• Records:

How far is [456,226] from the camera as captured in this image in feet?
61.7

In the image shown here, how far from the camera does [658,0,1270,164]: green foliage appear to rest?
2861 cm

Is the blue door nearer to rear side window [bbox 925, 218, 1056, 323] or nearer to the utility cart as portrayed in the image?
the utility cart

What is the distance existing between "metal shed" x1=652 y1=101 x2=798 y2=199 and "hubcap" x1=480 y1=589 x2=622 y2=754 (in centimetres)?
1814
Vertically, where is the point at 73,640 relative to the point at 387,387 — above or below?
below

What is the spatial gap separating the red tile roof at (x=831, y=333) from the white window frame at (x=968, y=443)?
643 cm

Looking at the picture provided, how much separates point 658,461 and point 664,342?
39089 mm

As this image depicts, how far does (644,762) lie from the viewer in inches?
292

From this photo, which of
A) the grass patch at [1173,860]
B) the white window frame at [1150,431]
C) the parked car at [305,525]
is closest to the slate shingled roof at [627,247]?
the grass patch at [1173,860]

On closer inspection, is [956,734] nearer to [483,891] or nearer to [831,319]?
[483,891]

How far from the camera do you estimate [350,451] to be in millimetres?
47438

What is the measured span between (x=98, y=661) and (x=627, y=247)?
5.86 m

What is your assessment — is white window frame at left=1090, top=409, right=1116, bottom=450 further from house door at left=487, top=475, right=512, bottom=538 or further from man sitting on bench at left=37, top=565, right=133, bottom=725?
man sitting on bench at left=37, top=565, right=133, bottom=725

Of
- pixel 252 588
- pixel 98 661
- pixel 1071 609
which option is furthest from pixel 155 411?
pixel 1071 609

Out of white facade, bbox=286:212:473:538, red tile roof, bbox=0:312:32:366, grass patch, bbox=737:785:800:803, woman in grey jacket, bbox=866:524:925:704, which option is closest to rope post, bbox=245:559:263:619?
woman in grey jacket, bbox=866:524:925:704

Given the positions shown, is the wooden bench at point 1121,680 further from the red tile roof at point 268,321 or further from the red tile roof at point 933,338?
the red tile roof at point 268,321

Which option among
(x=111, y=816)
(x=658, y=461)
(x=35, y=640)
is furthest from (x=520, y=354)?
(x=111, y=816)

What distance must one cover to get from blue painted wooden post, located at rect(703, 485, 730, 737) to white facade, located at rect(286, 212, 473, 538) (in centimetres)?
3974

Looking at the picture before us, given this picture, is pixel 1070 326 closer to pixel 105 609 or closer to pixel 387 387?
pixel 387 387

---

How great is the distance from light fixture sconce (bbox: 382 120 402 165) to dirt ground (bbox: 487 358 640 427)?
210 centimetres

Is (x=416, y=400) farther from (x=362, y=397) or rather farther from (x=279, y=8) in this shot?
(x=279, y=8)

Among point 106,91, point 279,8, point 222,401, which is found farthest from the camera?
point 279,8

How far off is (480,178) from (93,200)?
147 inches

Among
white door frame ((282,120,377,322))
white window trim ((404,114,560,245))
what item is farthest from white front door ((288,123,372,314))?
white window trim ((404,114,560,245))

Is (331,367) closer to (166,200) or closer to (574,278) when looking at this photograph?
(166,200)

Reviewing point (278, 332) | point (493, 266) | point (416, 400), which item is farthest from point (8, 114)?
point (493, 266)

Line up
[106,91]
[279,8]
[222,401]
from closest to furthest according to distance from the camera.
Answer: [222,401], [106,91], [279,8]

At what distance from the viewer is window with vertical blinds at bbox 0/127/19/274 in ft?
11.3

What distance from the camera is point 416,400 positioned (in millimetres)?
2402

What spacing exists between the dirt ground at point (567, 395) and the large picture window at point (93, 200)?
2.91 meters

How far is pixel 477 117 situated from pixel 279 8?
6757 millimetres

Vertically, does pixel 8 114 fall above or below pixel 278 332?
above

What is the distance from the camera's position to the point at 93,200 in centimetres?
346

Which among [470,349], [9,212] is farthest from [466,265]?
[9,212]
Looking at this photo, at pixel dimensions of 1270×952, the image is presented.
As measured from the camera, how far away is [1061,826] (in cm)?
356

• Task brief:
How many lines in the material above contain the word "item"? Treat uppercase and lowercase as different, and reply with the number only.

• Written response:
2